▶ _Task_
In the entries below, find the line containing "Is (x=131, y=278)". Copy it and all lines after it, exactly, through the end.

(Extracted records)
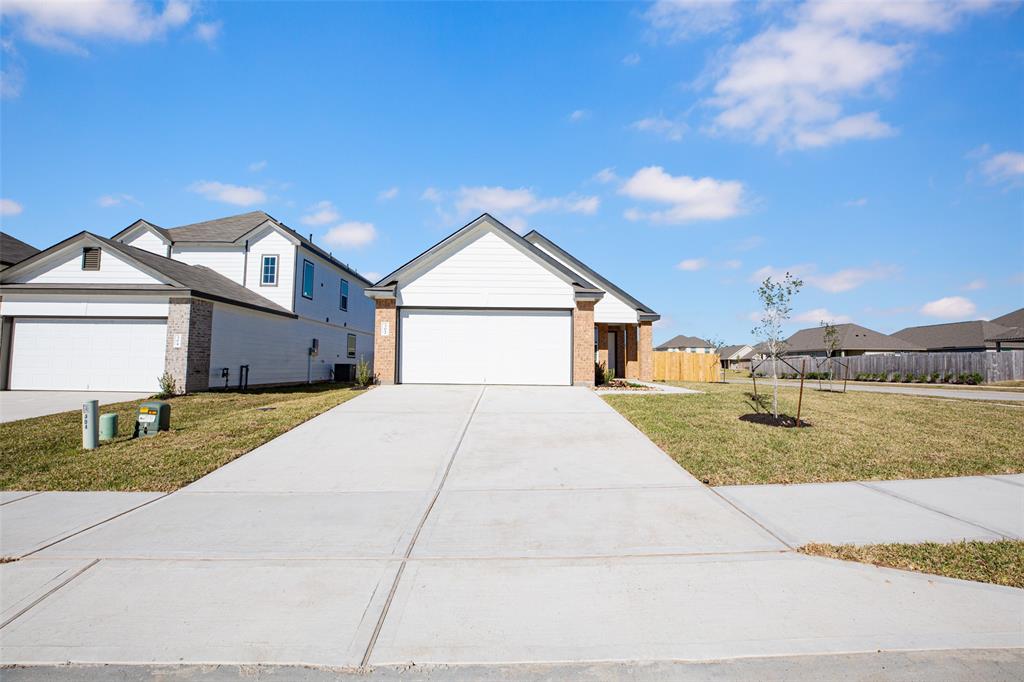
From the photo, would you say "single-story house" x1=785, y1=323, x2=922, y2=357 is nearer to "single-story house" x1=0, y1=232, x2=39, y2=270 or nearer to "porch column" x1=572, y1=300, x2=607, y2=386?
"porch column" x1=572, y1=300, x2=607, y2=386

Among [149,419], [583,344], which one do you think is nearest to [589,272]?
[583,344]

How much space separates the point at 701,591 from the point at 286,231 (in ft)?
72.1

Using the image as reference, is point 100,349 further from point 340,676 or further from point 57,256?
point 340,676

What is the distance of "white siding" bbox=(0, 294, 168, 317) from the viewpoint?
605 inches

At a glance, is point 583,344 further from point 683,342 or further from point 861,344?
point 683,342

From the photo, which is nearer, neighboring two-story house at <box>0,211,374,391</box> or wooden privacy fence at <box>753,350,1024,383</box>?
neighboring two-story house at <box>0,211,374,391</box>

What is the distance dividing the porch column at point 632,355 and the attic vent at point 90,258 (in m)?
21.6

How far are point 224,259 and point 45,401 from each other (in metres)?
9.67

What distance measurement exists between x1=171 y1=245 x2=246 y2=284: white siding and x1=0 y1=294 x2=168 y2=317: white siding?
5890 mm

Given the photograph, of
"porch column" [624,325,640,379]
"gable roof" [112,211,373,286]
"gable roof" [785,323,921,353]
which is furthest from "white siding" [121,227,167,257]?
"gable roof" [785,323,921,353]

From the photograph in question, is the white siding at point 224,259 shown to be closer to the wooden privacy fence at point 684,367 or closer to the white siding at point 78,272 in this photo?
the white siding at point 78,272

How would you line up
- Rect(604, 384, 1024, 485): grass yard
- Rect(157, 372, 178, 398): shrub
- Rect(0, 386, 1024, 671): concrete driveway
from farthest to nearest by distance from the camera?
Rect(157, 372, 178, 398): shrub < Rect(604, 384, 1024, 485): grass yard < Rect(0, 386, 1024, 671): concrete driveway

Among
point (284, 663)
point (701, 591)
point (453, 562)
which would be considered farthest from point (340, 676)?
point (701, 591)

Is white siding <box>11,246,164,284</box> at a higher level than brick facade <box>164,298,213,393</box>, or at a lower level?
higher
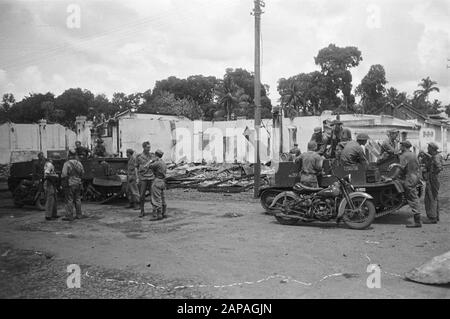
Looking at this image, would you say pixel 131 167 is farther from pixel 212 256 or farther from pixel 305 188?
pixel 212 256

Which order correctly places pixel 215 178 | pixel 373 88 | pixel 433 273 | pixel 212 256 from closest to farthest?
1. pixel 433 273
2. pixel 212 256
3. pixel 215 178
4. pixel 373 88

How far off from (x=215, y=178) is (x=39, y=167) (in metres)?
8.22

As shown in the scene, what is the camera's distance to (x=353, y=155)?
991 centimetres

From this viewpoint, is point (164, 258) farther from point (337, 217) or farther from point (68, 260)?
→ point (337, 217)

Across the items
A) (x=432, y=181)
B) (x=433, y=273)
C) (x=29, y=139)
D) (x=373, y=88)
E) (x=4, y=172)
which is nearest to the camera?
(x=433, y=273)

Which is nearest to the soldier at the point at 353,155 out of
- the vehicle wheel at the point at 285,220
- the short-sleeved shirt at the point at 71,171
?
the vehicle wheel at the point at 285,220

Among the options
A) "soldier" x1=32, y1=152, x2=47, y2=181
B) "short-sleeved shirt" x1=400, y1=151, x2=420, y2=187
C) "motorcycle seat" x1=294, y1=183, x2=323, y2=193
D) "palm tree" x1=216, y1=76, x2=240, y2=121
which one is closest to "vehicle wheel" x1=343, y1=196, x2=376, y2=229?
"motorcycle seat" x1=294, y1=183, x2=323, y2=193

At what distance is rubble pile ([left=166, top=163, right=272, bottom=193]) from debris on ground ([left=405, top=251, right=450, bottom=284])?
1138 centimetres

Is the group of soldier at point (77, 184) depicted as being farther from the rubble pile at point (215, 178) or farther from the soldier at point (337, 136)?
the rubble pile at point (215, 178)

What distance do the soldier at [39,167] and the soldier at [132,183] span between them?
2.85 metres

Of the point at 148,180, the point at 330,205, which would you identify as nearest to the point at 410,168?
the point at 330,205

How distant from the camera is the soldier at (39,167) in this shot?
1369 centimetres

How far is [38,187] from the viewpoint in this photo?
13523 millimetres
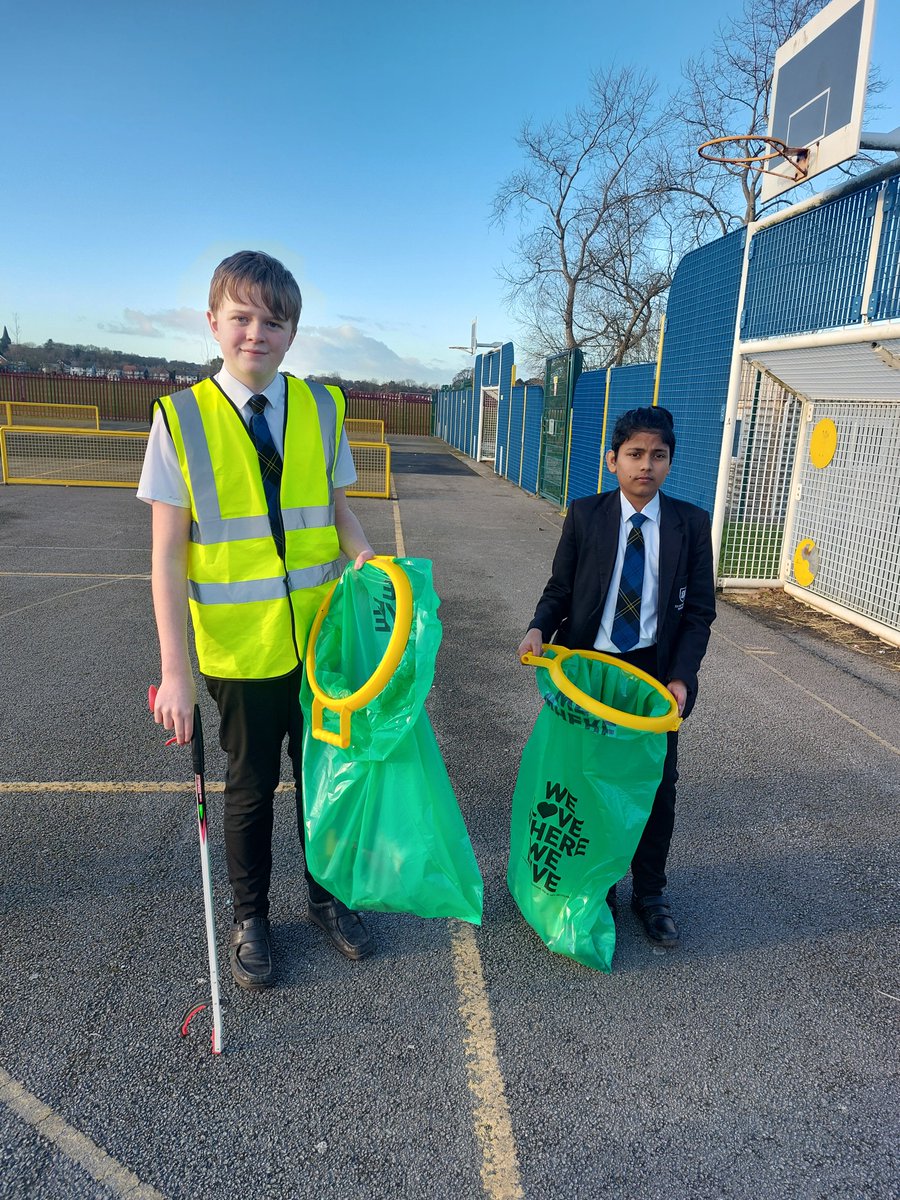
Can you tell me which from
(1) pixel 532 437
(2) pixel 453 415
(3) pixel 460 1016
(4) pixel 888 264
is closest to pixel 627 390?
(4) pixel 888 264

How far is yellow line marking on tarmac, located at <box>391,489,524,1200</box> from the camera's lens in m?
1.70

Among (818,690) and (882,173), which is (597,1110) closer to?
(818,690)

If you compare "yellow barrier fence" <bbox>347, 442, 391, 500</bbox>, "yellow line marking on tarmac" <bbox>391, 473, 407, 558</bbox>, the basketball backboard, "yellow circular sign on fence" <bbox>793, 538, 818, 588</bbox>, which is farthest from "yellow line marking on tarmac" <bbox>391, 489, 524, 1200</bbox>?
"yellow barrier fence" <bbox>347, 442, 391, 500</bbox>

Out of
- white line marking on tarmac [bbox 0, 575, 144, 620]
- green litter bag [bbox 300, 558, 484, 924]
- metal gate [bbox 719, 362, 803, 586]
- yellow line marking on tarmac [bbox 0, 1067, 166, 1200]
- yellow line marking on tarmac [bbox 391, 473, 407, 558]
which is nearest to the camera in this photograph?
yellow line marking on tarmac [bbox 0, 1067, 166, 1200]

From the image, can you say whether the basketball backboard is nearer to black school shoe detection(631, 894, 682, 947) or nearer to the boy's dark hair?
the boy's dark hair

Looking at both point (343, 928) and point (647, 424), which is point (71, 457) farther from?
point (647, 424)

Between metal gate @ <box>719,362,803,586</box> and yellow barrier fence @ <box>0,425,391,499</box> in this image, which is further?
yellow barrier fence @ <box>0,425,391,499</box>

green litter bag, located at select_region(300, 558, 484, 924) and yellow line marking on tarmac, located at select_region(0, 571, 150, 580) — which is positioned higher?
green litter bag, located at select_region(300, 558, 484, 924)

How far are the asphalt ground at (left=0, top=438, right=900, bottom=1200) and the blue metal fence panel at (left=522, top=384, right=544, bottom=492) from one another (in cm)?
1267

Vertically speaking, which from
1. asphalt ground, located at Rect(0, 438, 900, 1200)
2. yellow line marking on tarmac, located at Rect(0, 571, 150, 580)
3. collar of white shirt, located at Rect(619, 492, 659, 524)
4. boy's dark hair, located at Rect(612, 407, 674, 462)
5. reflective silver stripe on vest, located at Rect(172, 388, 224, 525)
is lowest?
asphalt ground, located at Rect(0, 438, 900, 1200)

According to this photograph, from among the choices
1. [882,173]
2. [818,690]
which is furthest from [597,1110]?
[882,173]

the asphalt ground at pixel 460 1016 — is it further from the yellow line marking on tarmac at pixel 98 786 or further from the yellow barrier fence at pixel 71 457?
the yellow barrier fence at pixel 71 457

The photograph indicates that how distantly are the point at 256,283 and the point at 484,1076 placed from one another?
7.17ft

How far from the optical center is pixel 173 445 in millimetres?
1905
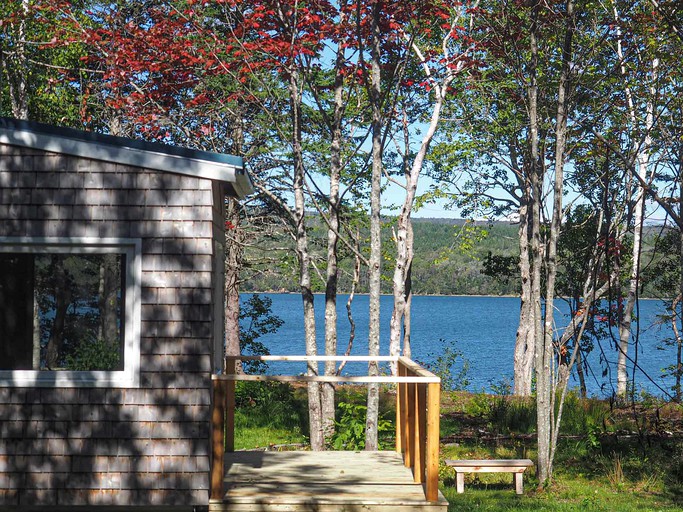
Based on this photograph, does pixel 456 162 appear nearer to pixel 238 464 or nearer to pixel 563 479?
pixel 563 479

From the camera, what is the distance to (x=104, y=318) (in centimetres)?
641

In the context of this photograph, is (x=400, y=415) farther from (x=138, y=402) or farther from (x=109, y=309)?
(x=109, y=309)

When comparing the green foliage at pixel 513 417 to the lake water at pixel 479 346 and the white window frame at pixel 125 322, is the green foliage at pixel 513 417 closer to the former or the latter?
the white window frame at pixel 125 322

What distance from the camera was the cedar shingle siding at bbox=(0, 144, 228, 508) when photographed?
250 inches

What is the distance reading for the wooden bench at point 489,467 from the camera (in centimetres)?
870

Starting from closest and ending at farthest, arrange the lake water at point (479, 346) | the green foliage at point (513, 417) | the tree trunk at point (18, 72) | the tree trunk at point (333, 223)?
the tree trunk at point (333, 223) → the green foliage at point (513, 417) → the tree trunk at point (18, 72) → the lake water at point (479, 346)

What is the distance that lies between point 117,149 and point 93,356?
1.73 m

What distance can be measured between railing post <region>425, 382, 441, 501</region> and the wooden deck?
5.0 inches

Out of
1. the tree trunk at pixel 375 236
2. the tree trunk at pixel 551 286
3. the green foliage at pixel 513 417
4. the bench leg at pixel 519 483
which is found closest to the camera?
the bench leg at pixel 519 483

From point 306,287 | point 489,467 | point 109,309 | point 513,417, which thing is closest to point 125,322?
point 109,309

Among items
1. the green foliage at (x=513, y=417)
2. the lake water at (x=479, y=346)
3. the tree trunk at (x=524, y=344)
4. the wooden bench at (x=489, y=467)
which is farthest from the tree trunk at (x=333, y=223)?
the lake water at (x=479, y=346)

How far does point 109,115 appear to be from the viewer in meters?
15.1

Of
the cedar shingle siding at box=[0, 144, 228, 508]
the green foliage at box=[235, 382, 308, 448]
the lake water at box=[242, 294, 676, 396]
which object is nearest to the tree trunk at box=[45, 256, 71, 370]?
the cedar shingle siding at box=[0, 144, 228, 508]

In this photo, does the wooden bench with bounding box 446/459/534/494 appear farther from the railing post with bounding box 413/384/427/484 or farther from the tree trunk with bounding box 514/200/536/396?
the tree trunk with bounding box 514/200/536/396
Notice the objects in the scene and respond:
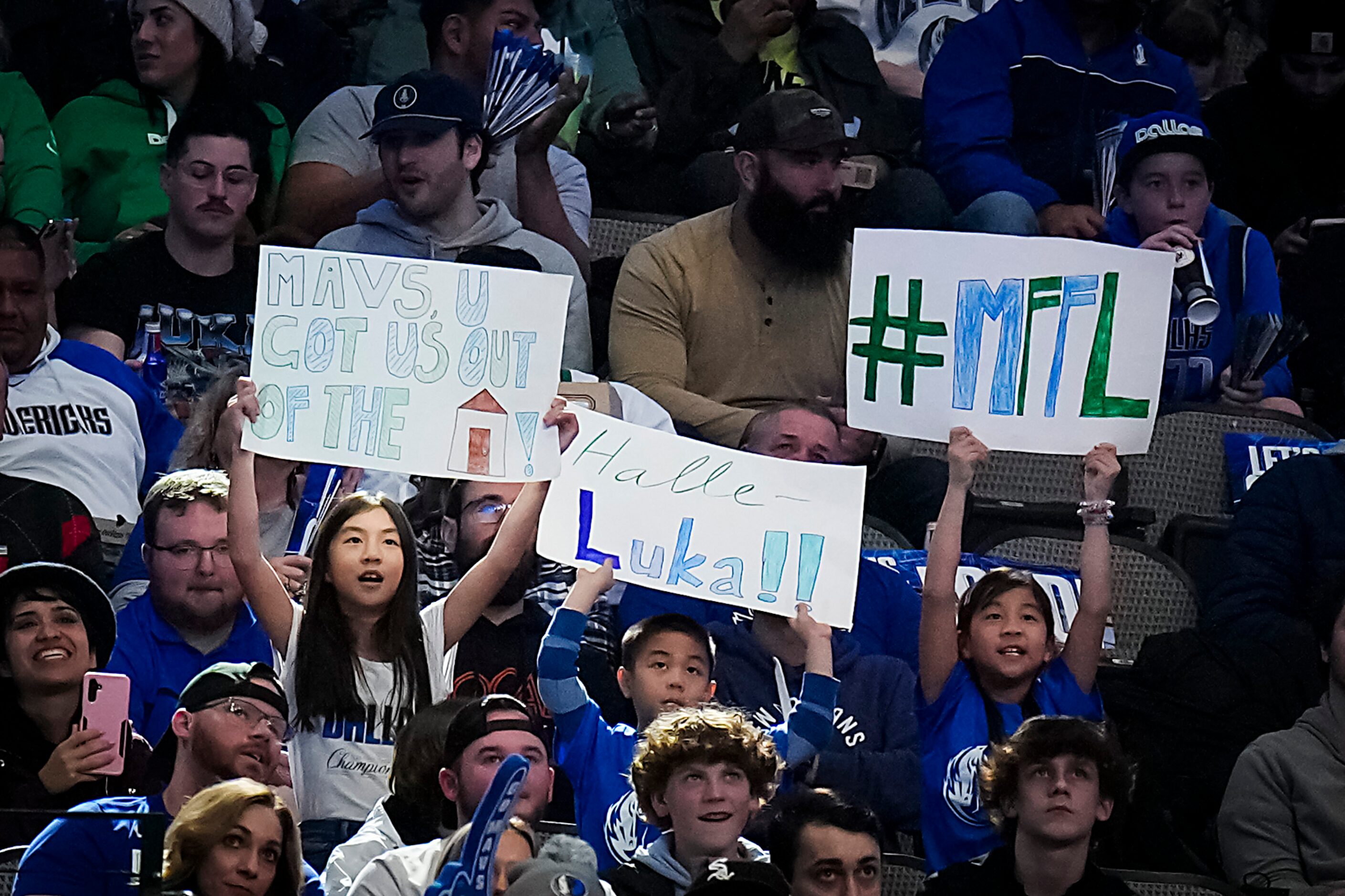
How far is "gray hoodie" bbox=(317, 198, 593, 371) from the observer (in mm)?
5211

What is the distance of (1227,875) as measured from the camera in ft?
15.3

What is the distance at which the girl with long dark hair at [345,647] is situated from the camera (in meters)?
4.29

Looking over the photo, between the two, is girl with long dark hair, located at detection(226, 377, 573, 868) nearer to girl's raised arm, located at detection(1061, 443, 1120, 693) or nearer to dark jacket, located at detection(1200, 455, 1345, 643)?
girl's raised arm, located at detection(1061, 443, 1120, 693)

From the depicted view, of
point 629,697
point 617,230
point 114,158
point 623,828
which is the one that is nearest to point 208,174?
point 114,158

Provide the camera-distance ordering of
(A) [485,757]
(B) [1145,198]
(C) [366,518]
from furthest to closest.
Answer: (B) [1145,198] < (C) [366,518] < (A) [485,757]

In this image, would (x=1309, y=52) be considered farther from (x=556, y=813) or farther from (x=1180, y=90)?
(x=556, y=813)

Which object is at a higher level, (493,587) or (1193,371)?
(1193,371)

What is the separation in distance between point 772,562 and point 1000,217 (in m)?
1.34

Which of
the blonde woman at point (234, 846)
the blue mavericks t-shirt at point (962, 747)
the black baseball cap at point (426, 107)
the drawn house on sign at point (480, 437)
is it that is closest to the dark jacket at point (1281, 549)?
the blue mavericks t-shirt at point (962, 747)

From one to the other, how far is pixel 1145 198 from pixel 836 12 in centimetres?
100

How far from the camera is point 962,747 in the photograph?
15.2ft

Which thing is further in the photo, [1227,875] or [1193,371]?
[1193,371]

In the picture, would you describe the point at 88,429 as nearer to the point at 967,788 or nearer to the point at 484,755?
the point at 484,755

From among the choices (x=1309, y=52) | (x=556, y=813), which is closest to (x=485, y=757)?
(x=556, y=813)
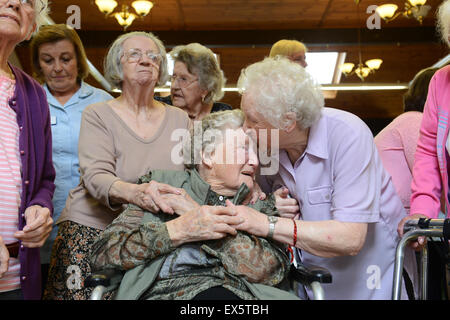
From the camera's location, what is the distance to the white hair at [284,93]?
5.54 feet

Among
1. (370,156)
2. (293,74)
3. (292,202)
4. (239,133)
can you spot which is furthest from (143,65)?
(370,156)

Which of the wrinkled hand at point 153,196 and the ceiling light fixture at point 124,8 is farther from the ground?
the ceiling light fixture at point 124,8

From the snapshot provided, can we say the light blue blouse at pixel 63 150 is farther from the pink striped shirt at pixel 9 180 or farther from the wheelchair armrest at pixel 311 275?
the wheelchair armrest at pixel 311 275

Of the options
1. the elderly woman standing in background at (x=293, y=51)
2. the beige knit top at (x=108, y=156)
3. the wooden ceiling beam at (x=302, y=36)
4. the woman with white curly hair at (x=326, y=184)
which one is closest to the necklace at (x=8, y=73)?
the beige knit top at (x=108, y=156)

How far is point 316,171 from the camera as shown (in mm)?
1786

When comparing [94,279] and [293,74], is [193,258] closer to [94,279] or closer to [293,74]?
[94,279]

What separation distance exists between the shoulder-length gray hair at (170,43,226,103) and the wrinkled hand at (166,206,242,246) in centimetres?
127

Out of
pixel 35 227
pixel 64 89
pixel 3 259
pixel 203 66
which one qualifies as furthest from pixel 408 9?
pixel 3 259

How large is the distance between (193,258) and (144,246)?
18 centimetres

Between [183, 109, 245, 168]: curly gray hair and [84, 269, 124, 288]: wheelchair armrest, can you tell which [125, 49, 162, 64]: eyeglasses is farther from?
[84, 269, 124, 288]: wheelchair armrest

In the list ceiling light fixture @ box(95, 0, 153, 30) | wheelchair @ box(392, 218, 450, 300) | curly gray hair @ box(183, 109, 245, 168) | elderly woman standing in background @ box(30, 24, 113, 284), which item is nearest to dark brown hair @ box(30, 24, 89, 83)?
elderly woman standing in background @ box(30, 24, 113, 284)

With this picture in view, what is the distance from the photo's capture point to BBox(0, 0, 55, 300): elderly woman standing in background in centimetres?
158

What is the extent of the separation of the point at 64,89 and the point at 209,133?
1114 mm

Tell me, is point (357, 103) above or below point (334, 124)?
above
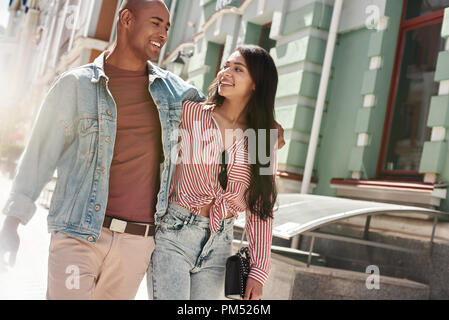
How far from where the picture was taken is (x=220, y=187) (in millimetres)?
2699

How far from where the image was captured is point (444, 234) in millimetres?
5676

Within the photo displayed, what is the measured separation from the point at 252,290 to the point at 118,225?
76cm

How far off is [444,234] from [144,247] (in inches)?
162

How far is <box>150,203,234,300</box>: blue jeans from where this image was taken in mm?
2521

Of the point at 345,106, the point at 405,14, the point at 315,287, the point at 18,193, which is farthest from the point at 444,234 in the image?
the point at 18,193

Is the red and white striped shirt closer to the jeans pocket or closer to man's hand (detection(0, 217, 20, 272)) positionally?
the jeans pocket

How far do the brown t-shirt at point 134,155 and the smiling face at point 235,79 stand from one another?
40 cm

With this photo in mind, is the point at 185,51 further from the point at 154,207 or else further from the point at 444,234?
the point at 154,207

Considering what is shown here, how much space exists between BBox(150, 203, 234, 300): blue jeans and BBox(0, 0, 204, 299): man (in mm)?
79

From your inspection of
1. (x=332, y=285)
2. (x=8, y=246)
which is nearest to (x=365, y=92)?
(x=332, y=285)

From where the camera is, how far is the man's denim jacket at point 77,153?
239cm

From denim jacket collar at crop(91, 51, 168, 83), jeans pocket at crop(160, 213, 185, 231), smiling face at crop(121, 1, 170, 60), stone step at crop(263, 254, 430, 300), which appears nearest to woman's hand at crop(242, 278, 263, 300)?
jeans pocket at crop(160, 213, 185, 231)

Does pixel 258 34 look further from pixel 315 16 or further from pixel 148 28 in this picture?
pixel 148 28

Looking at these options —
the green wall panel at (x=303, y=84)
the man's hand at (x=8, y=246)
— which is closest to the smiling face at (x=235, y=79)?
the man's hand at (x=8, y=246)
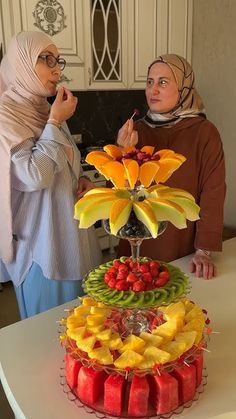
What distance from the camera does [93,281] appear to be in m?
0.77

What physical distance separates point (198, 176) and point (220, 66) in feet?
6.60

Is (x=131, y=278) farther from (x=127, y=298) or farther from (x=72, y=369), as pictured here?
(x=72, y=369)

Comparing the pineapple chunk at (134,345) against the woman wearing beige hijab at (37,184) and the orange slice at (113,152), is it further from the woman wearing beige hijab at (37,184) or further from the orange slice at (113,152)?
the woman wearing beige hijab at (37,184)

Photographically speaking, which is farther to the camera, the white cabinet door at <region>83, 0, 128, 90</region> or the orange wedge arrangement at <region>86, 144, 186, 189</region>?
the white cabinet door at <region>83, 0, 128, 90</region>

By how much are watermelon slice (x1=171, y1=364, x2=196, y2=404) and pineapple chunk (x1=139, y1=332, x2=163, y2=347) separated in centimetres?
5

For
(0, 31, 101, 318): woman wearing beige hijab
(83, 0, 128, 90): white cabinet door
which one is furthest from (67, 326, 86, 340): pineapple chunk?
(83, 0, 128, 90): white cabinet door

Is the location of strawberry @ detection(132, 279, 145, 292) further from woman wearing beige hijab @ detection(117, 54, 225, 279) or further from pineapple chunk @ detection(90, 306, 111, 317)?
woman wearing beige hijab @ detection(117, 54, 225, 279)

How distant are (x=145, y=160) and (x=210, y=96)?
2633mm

▶ _Worked answer_
Is (x=131, y=278) farther from (x=127, y=298) or farther from (x=72, y=369), as pictured here?
(x=72, y=369)

Comparing the pineapple chunk at (134,345) against the woman wearing beige hijab at (37,184) and the orange slice at (113,152), is it further from the woman wearing beige hijab at (37,184) or further from the orange slice at (113,152)?
the woman wearing beige hijab at (37,184)

Photographically speaking, which is farther to the camera, the white cabinet door at <region>83, 0, 128, 90</region> or the orange wedge arrangement at <region>86, 144, 186, 189</region>?
the white cabinet door at <region>83, 0, 128, 90</region>

By how much are watermelon slice (x1=171, y1=364, x2=196, y2=404) and pineapple chunk (x1=139, y1=332, x2=163, y2=347) separated in centimetres?
5

For
(0, 31, 101, 318): woman wearing beige hijab
(83, 0, 128, 90): white cabinet door
which one is furthest from (67, 326, 86, 340): pineapple chunk?
(83, 0, 128, 90): white cabinet door

Is the location of strawberry @ detection(132, 279, 145, 292) further from woman wearing beige hijab @ detection(117, 54, 225, 279) or further from pineapple chunk @ detection(90, 306, 111, 317)?
woman wearing beige hijab @ detection(117, 54, 225, 279)

How distant are (x=145, y=160) and (x=210, y=96)?
2633mm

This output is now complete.